Eczacıbaşı VitrA'nın başarılı voleybolcusu Merve Dalbeler Aslan, korona virüs nedeniyle evinden çıkmadığı dönemde de antrenmanlarını sıkı bir şekilde sürdürdüğü söylerken, ayrıca mental olarak kendini hazır tutmaya çalıştığını ifade etti.
Avrupa Voleybol Konfederasyonu'nun (CEV), voleybolsuz geçen dönemi renklendirmek amacıyla başlattığı "Pass the Time" (Zamanı Geçir) kampanyasına ortak olan Eczacıbaşı VitrA, bir yazı dizisi başlattı. Serinin her bir bölümünde turuncu-beyazlılardan bir oyuncu, evde kaldığı bu süreçteki günlük rutinlerini, yaptığı egzersizleri ve içinde bulundukları durumla başa çıkma yöntemlerini aktarıyor. Yazı dizisinin dokuzuncu bölümünde, Merve Dalbeler Aslan yer aldı.
"Bu duruma alışmak zor olmadı"
Evde antrenman yapma döneminde geçişte zorlanmadığını belirten Aslan, "Çok yoğun bir tempodan evde egzersiz dönemine geçerken sanki yaz dönemine geçiyormuşum gibi düşünmeye karar verdim. Sezon bitince de antrenman yapmaya devam eden sporculardan olduğum için bu duruma alışmak zor olmadı. Nasıl ki yaz döneminde bir sonraki sezona hazırlanıyorsam, şimdi de kendimi önümde bir maç olması ihtimaline göre hazırlıyorum" ifadelerini kullandı.
"Evde kalmanın ne kadar değerli olduğunu görebiliyorum"
"Günde 4 saat antrenman yapmaya alışmış bir sporcunun evde kalması aslında hiç kolay değil" diyen Merve Dalbeler Aslan, sözlerini şöyle sürdürdü:
"Her zaman kendime bir hedef koymayı seçmişimdir. Ben de bu süreçte evde antrenman yapmanın iyi yanlarına odaklanıyorum. Örneğin en sevdiğim diziyi izlerken antrenman yapabiliyorum. Evde sadece oturduğumuzda, enerjimizi atamadığımız için gece uyumak zorlaşıyor ve daha huysuz olabiliyoruz.
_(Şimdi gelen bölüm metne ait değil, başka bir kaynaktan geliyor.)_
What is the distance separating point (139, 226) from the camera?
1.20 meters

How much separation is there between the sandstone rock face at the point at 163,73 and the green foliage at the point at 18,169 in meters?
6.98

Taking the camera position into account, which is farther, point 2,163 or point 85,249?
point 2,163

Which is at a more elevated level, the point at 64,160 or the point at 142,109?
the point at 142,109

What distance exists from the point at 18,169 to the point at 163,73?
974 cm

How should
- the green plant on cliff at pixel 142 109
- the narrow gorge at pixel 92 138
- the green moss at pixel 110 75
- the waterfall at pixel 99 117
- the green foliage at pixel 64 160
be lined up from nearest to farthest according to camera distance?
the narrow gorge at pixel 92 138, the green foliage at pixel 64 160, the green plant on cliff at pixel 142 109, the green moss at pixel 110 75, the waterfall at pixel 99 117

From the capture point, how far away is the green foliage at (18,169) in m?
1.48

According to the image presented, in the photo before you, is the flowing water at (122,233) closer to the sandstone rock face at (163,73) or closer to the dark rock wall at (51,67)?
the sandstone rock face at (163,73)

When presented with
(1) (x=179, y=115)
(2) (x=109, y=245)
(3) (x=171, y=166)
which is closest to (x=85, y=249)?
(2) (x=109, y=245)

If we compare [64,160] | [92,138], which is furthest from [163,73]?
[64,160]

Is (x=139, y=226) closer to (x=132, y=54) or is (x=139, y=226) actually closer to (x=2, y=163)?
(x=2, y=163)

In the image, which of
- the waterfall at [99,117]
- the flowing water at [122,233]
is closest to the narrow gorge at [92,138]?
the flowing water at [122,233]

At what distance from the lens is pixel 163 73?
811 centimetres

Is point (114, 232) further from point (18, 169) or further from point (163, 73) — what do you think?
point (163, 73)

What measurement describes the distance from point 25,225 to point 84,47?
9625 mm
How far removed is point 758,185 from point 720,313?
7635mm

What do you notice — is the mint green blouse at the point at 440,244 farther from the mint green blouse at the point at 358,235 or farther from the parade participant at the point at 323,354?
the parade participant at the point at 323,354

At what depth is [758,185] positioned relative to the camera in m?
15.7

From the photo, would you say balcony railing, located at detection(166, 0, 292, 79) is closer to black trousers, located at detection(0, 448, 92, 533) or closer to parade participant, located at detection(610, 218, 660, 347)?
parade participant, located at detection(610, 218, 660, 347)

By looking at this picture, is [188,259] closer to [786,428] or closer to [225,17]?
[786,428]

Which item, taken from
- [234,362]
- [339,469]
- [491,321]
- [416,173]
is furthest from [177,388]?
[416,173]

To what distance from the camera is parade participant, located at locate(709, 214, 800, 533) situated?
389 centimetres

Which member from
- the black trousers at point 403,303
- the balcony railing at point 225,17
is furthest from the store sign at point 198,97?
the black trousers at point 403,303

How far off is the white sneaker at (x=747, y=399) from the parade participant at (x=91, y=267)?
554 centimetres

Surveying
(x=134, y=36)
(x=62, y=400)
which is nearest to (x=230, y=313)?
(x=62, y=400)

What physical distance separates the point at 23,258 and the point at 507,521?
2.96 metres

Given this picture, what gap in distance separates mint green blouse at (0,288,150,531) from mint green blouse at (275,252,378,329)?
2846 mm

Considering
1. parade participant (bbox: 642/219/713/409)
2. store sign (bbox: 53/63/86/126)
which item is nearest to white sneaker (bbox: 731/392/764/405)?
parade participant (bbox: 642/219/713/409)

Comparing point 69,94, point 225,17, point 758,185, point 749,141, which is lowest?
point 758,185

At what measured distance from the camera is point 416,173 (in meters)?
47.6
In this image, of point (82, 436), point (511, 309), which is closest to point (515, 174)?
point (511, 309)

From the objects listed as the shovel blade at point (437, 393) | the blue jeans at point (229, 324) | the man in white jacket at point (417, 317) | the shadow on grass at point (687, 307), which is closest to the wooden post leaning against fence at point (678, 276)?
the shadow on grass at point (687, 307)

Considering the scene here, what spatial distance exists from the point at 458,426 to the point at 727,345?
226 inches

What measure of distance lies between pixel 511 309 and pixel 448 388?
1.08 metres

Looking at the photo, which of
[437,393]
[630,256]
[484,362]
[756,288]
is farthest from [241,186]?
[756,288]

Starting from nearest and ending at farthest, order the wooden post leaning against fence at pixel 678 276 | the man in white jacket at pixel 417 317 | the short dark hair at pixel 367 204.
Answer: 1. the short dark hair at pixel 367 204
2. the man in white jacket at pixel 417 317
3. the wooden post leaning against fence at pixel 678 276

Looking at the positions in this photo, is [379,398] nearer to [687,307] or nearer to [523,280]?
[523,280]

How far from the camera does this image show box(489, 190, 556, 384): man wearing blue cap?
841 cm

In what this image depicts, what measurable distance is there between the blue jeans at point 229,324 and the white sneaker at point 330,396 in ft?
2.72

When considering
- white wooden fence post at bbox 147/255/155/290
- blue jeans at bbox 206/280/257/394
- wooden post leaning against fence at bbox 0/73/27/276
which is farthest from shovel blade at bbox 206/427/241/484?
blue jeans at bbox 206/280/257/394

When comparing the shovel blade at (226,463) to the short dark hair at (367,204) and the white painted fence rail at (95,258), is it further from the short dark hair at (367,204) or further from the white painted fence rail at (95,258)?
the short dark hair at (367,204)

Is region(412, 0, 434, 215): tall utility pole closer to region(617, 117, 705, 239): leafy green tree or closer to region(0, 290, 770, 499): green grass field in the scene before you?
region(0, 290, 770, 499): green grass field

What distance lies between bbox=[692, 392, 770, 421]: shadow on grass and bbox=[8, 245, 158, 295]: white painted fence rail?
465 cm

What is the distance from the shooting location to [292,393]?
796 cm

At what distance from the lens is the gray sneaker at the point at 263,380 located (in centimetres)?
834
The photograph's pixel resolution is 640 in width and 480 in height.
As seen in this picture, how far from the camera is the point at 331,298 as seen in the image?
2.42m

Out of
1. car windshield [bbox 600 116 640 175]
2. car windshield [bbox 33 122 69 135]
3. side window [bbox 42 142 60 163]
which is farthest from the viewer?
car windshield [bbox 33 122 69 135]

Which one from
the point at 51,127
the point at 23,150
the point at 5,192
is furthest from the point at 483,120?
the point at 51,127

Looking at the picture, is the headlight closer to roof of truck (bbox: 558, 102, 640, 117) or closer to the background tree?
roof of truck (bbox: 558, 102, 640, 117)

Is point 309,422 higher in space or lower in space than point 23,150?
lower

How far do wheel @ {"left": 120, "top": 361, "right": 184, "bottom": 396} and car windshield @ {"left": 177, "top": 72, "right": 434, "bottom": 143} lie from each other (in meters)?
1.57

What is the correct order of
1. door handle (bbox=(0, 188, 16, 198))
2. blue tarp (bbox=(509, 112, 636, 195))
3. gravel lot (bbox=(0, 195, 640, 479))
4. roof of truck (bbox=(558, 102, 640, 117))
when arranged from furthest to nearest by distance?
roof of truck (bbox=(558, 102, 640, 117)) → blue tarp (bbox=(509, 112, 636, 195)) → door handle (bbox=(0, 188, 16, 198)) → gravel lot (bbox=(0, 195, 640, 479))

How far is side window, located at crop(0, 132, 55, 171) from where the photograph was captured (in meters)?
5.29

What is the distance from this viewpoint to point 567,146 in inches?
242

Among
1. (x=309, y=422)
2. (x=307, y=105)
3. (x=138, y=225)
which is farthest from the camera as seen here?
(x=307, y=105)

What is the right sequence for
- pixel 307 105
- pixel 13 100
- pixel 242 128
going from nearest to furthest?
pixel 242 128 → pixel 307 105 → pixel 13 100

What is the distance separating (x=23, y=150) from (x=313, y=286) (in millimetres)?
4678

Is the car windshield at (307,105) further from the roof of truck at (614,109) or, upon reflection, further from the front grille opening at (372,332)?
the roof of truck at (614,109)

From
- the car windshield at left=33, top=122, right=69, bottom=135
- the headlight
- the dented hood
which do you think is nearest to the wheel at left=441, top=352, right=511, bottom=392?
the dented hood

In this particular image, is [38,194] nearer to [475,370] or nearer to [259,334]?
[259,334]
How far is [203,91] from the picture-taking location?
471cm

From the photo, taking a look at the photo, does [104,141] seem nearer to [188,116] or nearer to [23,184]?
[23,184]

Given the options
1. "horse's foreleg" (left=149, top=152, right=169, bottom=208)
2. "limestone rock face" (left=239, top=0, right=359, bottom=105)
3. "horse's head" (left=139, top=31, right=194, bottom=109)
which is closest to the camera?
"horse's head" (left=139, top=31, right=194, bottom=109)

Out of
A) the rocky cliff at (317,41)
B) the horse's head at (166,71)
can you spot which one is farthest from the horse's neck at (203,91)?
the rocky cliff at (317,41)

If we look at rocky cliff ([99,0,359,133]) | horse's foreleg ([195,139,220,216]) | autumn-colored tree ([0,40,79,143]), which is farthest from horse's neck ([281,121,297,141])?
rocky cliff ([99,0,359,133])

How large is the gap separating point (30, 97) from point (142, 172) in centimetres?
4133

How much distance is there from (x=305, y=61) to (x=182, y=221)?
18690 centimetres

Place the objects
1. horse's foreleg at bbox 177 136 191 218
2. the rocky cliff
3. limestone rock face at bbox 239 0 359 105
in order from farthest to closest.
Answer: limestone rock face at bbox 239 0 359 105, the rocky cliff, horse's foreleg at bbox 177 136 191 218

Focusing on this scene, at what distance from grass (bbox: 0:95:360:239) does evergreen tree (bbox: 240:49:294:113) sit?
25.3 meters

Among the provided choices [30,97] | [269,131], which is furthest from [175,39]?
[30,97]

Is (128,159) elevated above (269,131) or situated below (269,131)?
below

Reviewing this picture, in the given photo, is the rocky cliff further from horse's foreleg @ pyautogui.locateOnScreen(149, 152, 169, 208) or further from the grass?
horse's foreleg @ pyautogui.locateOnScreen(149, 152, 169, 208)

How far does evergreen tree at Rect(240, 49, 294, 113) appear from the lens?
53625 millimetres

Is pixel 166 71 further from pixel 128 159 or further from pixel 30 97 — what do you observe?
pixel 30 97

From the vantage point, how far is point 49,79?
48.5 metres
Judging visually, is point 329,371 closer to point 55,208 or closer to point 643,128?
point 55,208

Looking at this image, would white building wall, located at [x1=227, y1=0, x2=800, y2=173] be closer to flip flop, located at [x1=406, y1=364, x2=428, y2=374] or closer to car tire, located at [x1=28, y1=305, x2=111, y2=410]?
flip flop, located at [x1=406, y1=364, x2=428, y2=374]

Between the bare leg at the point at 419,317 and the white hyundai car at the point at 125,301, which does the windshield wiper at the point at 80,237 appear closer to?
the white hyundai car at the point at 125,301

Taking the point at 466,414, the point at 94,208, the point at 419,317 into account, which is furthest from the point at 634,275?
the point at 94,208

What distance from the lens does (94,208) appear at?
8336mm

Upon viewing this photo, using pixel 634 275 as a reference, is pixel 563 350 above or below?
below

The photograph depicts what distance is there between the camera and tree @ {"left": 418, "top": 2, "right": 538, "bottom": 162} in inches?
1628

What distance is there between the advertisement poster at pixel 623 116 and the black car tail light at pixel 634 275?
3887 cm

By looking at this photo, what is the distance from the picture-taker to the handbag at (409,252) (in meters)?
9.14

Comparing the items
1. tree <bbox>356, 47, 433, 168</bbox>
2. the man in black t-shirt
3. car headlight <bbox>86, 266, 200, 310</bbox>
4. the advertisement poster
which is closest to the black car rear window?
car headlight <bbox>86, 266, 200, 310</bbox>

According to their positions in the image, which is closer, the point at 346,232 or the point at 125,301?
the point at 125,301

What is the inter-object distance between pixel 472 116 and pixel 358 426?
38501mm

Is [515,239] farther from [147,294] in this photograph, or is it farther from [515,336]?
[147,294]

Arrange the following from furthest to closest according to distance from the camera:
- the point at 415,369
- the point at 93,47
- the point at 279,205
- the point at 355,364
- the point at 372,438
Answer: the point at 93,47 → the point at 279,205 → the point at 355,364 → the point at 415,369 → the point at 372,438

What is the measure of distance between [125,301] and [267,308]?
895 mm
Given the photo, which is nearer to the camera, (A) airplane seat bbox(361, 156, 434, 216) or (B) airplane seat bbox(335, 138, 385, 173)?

Kısacası mental olarak kendimi eve kapatılmış gibi hissetmeye değil de kendime ve sevdiklerime ayıracağım zamana odaklanıyorum. Sevdiklerimin sağlığını düşününce de evde kalmanın ne kadar değerli olduğunu görebiliyorum."
Evde nasıl zaman geçiriyor?
Merve, korona virüs sürecinde evde nasıl vakit geçirdiğini de şöyle aktardı:
"Size günlerimin nasıl geçtiğini anlatayım. Sabah vücudumun kalkma saatine göre günümü planlıyorum. Uyanınca 10 dakika boyunca aç karnına meditasyon yapıp eşimle birlikte kahvaltıya oturuyorum. Bu arada gündemde olanları takip ediyoruz. Hava güzelse balkonda oturup zaman geçiriyoruz. Kahvaltıdan ortalama iki saat gibi bir süre sonra antrenmanıma başlıyorum. Bazen eşimle bazen de tek başıma antrenmanımı bitirdikten sonra klasik duş alma, yemek yeme rutini devam ediyor. Haftada üç gün Yüksek Lisans derslerim oluyor. Boş zamanımın bir kısmında onların ödevlerini hazırlıyorum. Diğer zamanlarda da dizi veya film izliyorum. Bazen eşimle tavla oynuyoruz. Günlük sıralama değişse de şimdilik günlerim bu şekilde geçti. Resim yapmayı çok seviyorum. İlerleyen zamanlarda ona da başlamayı düşünüyorum."